____ Potongan Teks

Saat itulah gerakan muslimah kembali menggeliat. Tetapi kali ini gerakan muslimah tampil dengan format dan nafas yang baru, yakni nafas ‘kekufuran’ yang ditawarkan sekularisme. Tanpa tedeng aling-aling, mereka hujat agama sebagai biang ketidakadilan dan kejumudan kaum perempuan, sehingga menurut anggapan mereka agama sudah saatnya didaur ulang atau bahkan dipeti eskan. Lantas jargon ‘pembebasan perempuan’ pun mulai bergaung demikian kencang di dunia Islam, mengalahkan seruan untuk segera menetapi kembali ‘keseimbangan pembagian peran’ yang sesungguhnya ditawarkan Islam namun selama ini terabaikan.

Muslimah di era ini memang telah larut dalam euphoria pembebasan. Ibarat kran yang lepas, muslimah saling berebut kesempatan melepas segala atribut dan pagar pembatas kebebasan. Jilbab, perwalian, pewarisan, institusi perkawinan mulai dipertanyakan. Kesetaraan tanpa bataspun menjadi sebuah impian, sementara peran ‘tradisional’ sebagai isteri dan ibu berubah menjadi hal yang menakutkan. Disinilah sekulerisme memainkan peranan strategisnya: dalam urusan kehidupan agama tak perlu diberi tempat. Karena bagi mereka agama hanyalah layak menjadi sajian ‘pelengkap’ saat ritual perkawinan dan upacara penguburan dilangsungkan!

Bahagiakah mereka? Bisa jadi di awal ya. Akan tetapi pada akhirnya sebagian dari mereka tersentak kaget melihat kenyataan, bahwa feminisme ternyata hanya menjanjikan kebahagiaan maya. Perempuan muslim bukan bertambah mulia, dan umatpun bukan semakin berjaya. Kaum muslimah justru kian kehilangan jati diri, menjadi makhluk asing yang tak bisa membangun harmoni dalam habitat kemanusiaannya sendiri. Sementara umat dan masyarakat nyaris ambruk karena kehilangan pilar penyangga, setelah kaum perempuan mencampakkan tabiat fitrinya sebagai pengayom dan penjaga generasi. Sebuah pengakuan yang jujur, ketika seorang Danielle Crittenden, penulis buku bertajuk “What Our Mothers Didn’t Tell Us: Why Happiness Eludes The Modern Women” (1999) mengungkap hasil dari 10 tahun meneliti fakta kehidupan perempuan modern di Amerika.
Menurutnya, perempuan-perempuan itu ternyata tak pernah bisa meraih kebahagiaan hakiki setelah mereka menenggak racun-racun pemikiran feminisme yang menurutnya tak lebih dari sekedar mitos. Betapa tidak, keberhasilan meraih kesetaraan tanpa batas, ternyata harus mereka bayar dengan merebaknya kasus perceraian, kesendirian dimasa tua, anak-anak bermasalah, persaingan yang melelahkan, yang seluruhnya berarti ‘ketidakbahagiaan’.

________
____ Isi Data

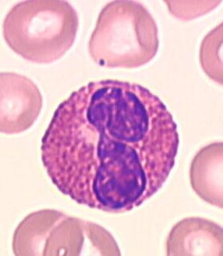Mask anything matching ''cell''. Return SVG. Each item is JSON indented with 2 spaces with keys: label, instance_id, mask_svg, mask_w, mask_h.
<instances>
[{
  "label": "cell",
  "instance_id": "obj_5",
  "mask_svg": "<svg viewBox=\"0 0 223 256\" xmlns=\"http://www.w3.org/2000/svg\"><path fill=\"white\" fill-rule=\"evenodd\" d=\"M216 29H214L210 34L204 38L200 48V63L207 74L215 80L216 74L215 71L218 70L219 75L222 76V59L221 58V52L216 54V52H221V50H218L215 52V50L218 46L222 44V40H220L217 44H215L219 36H222V28L218 32L217 38H215Z\"/></svg>",
  "mask_w": 223,
  "mask_h": 256
},
{
  "label": "cell",
  "instance_id": "obj_3",
  "mask_svg": "<svg viewBox=\"0 0 223 256\" xmlns=\"http://www.w3.org/2000/svg\"><path fill=\"white\" fill-rule=\"evenodd\" d=\"M158 28L140 2L112 1L102 9L89 42L96 64L108 68H138L151 62L159 50Z\"/></svg>",
  "mask_w": 223,
  "mask_h": 256
},
{
  "label": "cell",
  "instance_id": "obj_2",
  "mask_svg": "<svg viewBox=\"0 0 223 256\" xmlns=\"http://www.w3.org/2000/svg\"><path fill=\"white\" fill-rule=\"evenodd\" d=\"M78 16L64 0H28L6 14L2 34L8 46L25 60L51 64L70 50L78 29Z\"/></svg>",
  "mask_w": 223,
  "mask_h": 256
},
{
  "label": "cell",
  "instance_id": "obj_4",
  "mask_svg": "<svg viewBox=\"0 0 223 256\" xmlns=\"http://www.w3.org/2000/svg\"><path fill=\"white\" fill-rule=\"evenodd\" d=\"M42 95L31 79L14 72L1 74V132H23L42 110Z\"/></svg>",
  "mask_w": 223,
  "mask_h": 256
},
{
  "label": "cell",
  "instance_id": "obj_1",
  "mask_svg": "<svg viewBox=\"0 0 223 256\" xmlns=\"http://www.w3.org/2000/svg\"><path fill=\"white\" fill-rule=\"evenodd\" d=\"M178 125L163 102L128 82H91L62 102L42 138L48 178L78 204L108 213L140 206L176 163Z\"/></svg>",
  "mask_w": 223,
  "mask_h": 256
}]
</instances>
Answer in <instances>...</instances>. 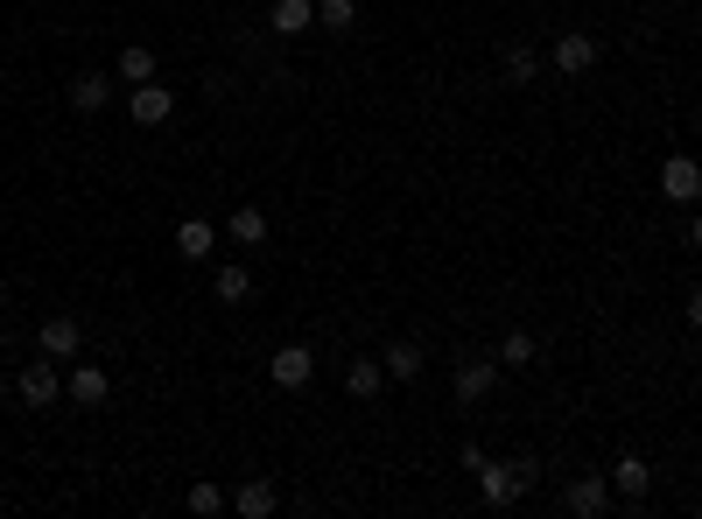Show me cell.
<instances>
[{
    "label": "cell",
    "mask_w": 702,
    "mask_h": 519,
    "mask_svg": "<svg viewBox=\"0 0 702 519\" xmlns=\"http://www.w3.org/2000/svg\"><path fill=\"white\" fill-rule=\"evenodd\" d=\"M471 478H477V492H485V506H513L520 492H534V456H513V464H492L485 456Z\"/></svg>",
    "instance_id": "6da1fadb"
},
{
    "label": "cell",
    "mask_w": 702,
    "mask_h": 519,
    "mask_svg": "<svg viewBox=\"0 0 702 519\" xmlns=\"http://www.w3.org/2000/svg\"><path fill=\"white\" fill-rule=\"evenodd\" d=\"M380 365H386V379H422V345H408V337H394V345L380 351Z\"/></svg>",
    "instance_id": "2e32d148"
},
{
    "label": "cell",
    "mask_w": 702,
    "mask_h": 519,
    "mask_svg": "<svg viewBox=\"0 0 702 519\" xmlns=\"http://www.w3.org/2000/svg\"><path fill=\"white\" fill-rule=\"evenodd\" d=\"M226 239L232 246H260L267 239V211H260V204H239V211L226 218Z\"/></svg>",
    "instance_id": "e0dca14e"
},
{
    "label": "cell",
    "mask_w": 702,
    "mask_h": 519,
    "mask_svg": "<svg viewBox=\"0 0 702 519\" xmlns=\"http://www.w3.org/2000/svg\"><path fill=\"white\" fill-rule=\"evenodd\" d=\"M106 99H113L106 70H78V78H71V113H106Z\"/></svg>",
    "instance_id": "4fadbf2b"
},
{
    "label": "cell",
    "mask_w": 702,
    "mask_h": 519,
    "mask_svg": "<svg viewBox=\"0 0 702 519\" xmlns=\"http://www.w3.org/2000/svg\"><path fill=\"white\" fill-rule=\"evenodd\" d=\"M380 387H386V365H380V359H352V365H345V393H352V400H372Z\"/></svg>",
    "instance_id": "d6986e66"
},
{
    "label": "cell",
    "mask_w": 702,
    "mask_h": 519,
    "mask_svg": "<svg viewBox=\"0 0 702 519\" xmlns=\"http://www.w3.org/2000/svg\"><path fill=\"white\" fill-rule=\"evenodd\" d=\"M450 387H457V400H464V407H477V400H485L492 387H499V359H464V365H457V379H450Z\"/></svg>",
    "instance_id": "ba28073f"
},
{
    "label": "cell",
    "mask_w": 702,
    "mask_h": 519,
    "mask_svg": "<svg viewBox=\"0 0 702 519\" xmlns=\"http://www.w3.org/2000/svg\"><path fill=\"white\" fill-rule=\"evenodd\" d=\"M689 246H695V254H702V218H695V225H689Z\"/></svg>",
    "instance_id": "484cf974"
},
{
    "label": "cell",
    "mask_w": 702,
    "mask_h": 519,
    "mask_svg": "<svg viewBox=\"0 0 702 519\" xmlns=\"http://www.w3.org/2000/svg\"><path fill=\"white\" fill-rule=\"evenodd\" d=\"M36 345L50 351V359H78V345H85V330H78V316H42V330H36Z\"/></svg>",
    "instance_id": "8fae6325"
},
{
    "label": "cell",
    "mask_w": 702,
    "mask_h": 519,
    "mask_svg": "<svg viewBox=\"0 0 702 519\" xmlns=\"http://www.w3.org/2000/svg\"><path fill=\"white\" fill-rule=\"evenodd\" d=\"M647 484H653V464H647V456H618V464H611V492H618L625 506H639V498H647Z\"/></svg>",
    "instance_id": "30bf717a"
},
{
    "label": "cell",
    "mask_w": 702,
    "mask_h": 519,
    "mask_svg": "<svg viewBox=\"0 0 702 519\" xmlns=\"http://www.w3.org/2000/svg\"><path fill=\"white\" fill-rule=\"evenodd\" d=\"M506 78H513V85H534V78H541V56H534L527 42H513V50H506Z\"/></svg>",
    "instance_id": "603a6c76"
},
{
    "label": "cell",
    "mask_w": 702,
    "mask_h": 519,
    "mask_svg": "<svg viewBox=\"0 0 702 519\" xmlns=\"http://www.w3.org/2000/svg\"><path fill=\"white\" fill-rule=\"evenodd\" d=\"M689 330H702V288H689Z\"/></svg>",
    "instance_id": "d4e9b609"
},
{
    "label": "cell",
    "mask_w": 702,
    "mask_h": 519,
    "mask_svg": "<svg viewBox=\"0 0 702 519\" xmlns=\"http://www.w3.org/2000/svg\"><path fill=\"white\" fill-rule=\"evenodd\" d=\"M113 78L148 85V78H155V50H148V42H127V50H119V64H113Z\"/></svg>",
    "instance_id": "ffe728a7"
},
{
    "label": "cell",
    "mask_w": 702,
    "mask_h": 519,
    "mask_svg": "<svg viewBox=\"0 0 702 519\" xmlns=\"http://www.w3.org/2000/svg\"><path fill=\"white\" fill-rule=\"evenodd\" d=\"M317 28H331V36H352V28H358V8H352V0H317Z\"/></svg>",
    "instance_id": "7402d4cb"
},
{
    "label": "cell",
    "mask_w": 702,
    "mask_h": 519,
    "mask_svg": "<svg viewBox=\"0 0 702 519\" xmlns=\"http://www.w3.org/2000/svg\"><path fill=\"white\" fill-rule=\"evenodd\" d=\"M64 393L78 400V407H106V400H113L106 365H71V373H64Z\"/></svg>",
    "instance_id": "52a82bcc"
},
{
    "label": "cell",
    "mask_w": 702,
    "mask_h": 519,
    "mask_svg": "<svg viewBox=\"0 0 702 519\" xmlns=\"http://www.w3.org/2000/svg\"><path fill=\"white\" fill-rule=\"evenodd\" d=\"M183 506H190V512H197V519H212V512H226V506H232V498H226V492H218V484H190V492H183Z\"/></svg>",
    "instance_id": "cb8c5ba5"
},
{
    "label": "cell",
    "mask_w": 702,
    "mask_h": 519,
    "mask_svg": "<svg viewBox=\"0 0 702 519\" xmlns=\"http://www.w3.org/2000/svg\"><path fill=\"white\" fill-rule=\"evenodd\" d=\"M548 64H556L562 78H590V70H597V36H584V28H570V36H556V50H548Z\"/></svg>",
    "instance_id": "5b68a950"
},
{
    "label": "cell",
    "mask_w": 702,
    "mask_h": 519,
    "mask_svg": "<svg viewBox=\"0 0 702 519\" xmlns=\"http://www.w3.org/2000/svg\"><path fill=\"white\" fill-rule=\"evenodd\" d=\"M267 379L289 387V393H303L309 379H317V351H309V345H281L275 359H267Z\"/></svg>",
    "instance_id": "3957f363"
},
{
    "label": "cell",
    "mask_w": 702,
    "mask_h": 519,
    "mask_svg": "<svg viewBox=\"0 0 702 519\" xmlns=\"http://www.w3.org/2000/svg\"><path fill=\"white\" fill-rule=\"evenodd\" d=\"M14 393H22V407H50L56 393H64V365L42 351V359H28L22 373H14Z\"/></svg>",
    "instance_id": "7a4b0ae2"
},
{
    "label": "cell",
    "mask_w": 702,
    "mask_h": 519,
    "mask_svg": "<svg viewBox=\"0 0 702 519\" xmlns=\"http://www.w3.org/2000/svg\"><path fill=\"white\" fill-rule=\"evenodd\" d=\"M176 254H183V260H212L218 254V232L204 225V218H183V225H176Z\"/></svg>",
    "instance_id": "9a60e30c"
},
{
    "label": "cell",
    "mask_w": 702,
    "mask_h": 519,
    "mask_svg": "<svg viewBox=\"0 0 702 519\" xmlns=\"http://www.w3.org/2000/svg\"><path fill=\"white\" fill-rule=\"evenodd\" d=\"M661 197H667V204H695V197H702V161L667 155V161H661Z\"/></svg>",
    "instance_id": "8992f818"
},
{
    "label": "cell",
    "mask_w": 702,
    "mask_h": 519,
    "mask_svg": "<svg viewBox=\"0 0 702 519\" xmlns=\"http://www.w3.org/2000/svg\"><path fill=\"white\" fill-rule=\"evenodd\" d=\"M492 359H499L506 373H527V365L541 359V345H534L527 330H506V337H499V351H492Z\"/></svg>",
    "instance_id": "ac0fdd59"
},
{
    "label": "cell",
    "mask_w": 702,
    "mask_h": 519,
    "mask_svg": "<svg viewBox=\"0 0 702 519\" xmlns=\"http://www.w3.org/2000/svg\"><path fill=\"white\" fill-rule=\"evenodd\" d=\"M275 506H281L275 478H246V484L232 492V512H239V519H275Z\"/></svg>",
    "instance_id": "9c48e42d"
},
{
    "label": "cell",
    "mask_w": 702,
    "mask_h": 519,
    "mask_svg": "<svg viewBox=\"0 0 702 519\" xmlns=\"http://www.w3.org/2000/svg\"><path fill=\"white\" fill-rule=\"evenodd\" d=\"M267 28H275V36H309V28H317V0H275V8H267Z\"/></svg>",
    "instance_id": "7c38bea8"
},
{
    "label": "cell",
    "mask_w": 702,
    "mask_h": 519,
    "mask_svg": "<svg viewBox=\"0 0 702 519\" xmlns=\"http://www.w3.org/2000/svg\"><path fill=\"white\" fill-rule=\"evenodd\" d=\"M212 295H218V302H246V295H253V274H246V267H218V274H212Z\"/></svg>",
    "instance_id": "44dd1931"
},
{
    "label": "cell",
    "mask_w": 702,
    "mask_h": 519,
    "mask_svg": "<svg viewBox=\"0 0 702 519\" xmlns=\"http://www.w3.org/2000/svg\"><path fill=\"white\" fill-rule=\"evenodd\" d=\"M169 113H176V92H169V85H155V78H148V85H127V120L133 127H162Z\"/></svg>",
    "instance_id": "277c9868"
},
{
    "label": "cell",
    "mask_w": 702,
    "mask_h": 519,
    "mask_svg": "<svg viewBox=\"0 0 702 519\" xmlns=\"http://www.w3.org/2000/svg\"><path fill=\"white\" fill-rule=\"evenodd\" d=\"M562 506H570L576 519H597V512L611 506V478H576L570 492H562Z\"/></svg>",
    "instance_id": "5bb4252c"
}]
</instances>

________

• _Daftar Soal_:
1. Cocokkan tiap pernyataan ini dengan potongan teks. Jawab ya atau tidak, lalu kutip persis kata-kata penentunya. (a) Jilbab, perwalian, pewarisan, dan institusi perkawinan mulai dipertanyakan. (b) Danielle Crittenden meneliti kehidupan perempuan modern di Amerika selama lima tahun. (c) Perempuan muslim menjadi semakin mulia.
2. Menurut potongan teks, jargon apa yang mulai bergaung kencang di dunia Islam?
3. Salin kata demi kata bagian potongan teks mulai dari kata-kata "Menurutnya, perempuan-perempuan itu" dan berhenti setelah "seluruhnya berarti ‘ketidakbahagiaan’.".
Entri-entri ini adalah bahan tersendiri yang terpisah dari potongan teks.

• _Jawaban Tiap Soal_:
1.
(a) Ya: "Jilbab, perwalian, pewarisan, institusi perkawinan mulai dipertanyakan."
(b) Tidak: "mengungkap hasil dari 10 tahun meneliti fakta kehidupan perempuan modern di Amerika"
(c) Tidak: "Perempuan muslim bukan bertambah mulia"

2. Jargon ‘pembebasan perempuan’.

3.
Menurutnya, perempuan-perempuan itu ternyata tak pernah bisa meraih kebahagiaan hakiki setelah mereka menenggak racun-racun pemikiran feminisme yang menurutnya tak lebih dari sekedar mitos. Betapa tidak, keberhasilan meraih kesetaraan tanpa batas, ternyata harus mereka bayar dengan merebaknya kasus perceraian, kesendirian dimasa tua, anak-anak bermasalah, persaingan yang melelahkan, yang seluruhnya berarti ‘ketidakbahagiaan’.